Text provided:

After years of stalled policy, a broad alliance of anglers, farmers, scientists and conservation groups has come together to tackle Australia's carp crisis head-on, founding a Carp Action Alliance at a major summit in country Victoria.
Held at Nagambie, the event attracted 80 delegates from 41 community, farming, recreational fishing, processing, research and natural resource organisations spanning the Murray-Darling Basin. Jointly hosted by the Victorian Fishing Authority and the Australian River Restoration Centre, it was framed as a direct answer to what the organisers call one of the nation's biggest aquatic environmental problems.
The summit was unflinching about the scale of the harm done by European carp. Delegates were reminded that for more than five decades the fish have "degraded our river ecosystems, water quality, native fisheries, impacted communities, agriculture, and cultural values" — a stark account of why a species so familiar has become a unifying cause.

Problem details:
Extract the passage from the text on the carp summit, from "The summit was" to "a unifying cause.", without changing any words.

Extracted entries:

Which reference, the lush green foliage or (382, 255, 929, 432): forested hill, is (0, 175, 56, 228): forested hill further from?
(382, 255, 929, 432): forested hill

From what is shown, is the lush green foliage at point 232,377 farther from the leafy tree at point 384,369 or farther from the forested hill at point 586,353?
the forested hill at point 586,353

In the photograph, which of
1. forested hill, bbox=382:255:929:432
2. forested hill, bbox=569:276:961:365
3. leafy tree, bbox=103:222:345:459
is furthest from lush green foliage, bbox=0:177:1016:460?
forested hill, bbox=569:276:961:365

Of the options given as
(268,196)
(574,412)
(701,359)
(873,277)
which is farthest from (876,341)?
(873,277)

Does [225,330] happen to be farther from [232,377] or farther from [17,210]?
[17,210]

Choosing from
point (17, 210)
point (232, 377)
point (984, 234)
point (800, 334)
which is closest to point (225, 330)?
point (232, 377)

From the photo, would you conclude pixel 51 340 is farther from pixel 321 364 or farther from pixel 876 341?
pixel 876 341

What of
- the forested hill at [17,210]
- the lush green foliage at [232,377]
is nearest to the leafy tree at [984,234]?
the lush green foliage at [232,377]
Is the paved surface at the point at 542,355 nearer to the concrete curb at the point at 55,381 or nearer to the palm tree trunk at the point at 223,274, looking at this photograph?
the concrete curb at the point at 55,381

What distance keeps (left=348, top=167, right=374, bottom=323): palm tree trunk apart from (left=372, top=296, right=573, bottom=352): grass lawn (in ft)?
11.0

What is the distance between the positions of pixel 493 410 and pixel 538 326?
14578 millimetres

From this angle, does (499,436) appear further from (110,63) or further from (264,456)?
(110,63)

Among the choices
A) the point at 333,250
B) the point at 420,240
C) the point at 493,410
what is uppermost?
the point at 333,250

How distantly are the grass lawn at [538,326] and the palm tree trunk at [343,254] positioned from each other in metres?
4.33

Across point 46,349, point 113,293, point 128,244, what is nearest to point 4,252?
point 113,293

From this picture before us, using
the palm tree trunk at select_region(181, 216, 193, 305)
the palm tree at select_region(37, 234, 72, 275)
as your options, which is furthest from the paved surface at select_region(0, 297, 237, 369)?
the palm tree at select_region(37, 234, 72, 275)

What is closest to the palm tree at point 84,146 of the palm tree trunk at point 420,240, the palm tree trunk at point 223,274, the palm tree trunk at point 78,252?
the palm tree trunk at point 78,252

Answer to this task:
The summit was unflinching about the scale of the harm done by European carp. Delegates were reminded that for more than five decades the fish have "degraded our river ecosystems, water quality, native fisheries, impacted communities, agriculture, and cultural values" — a stark account of why a species so familiar has become a unifying cause.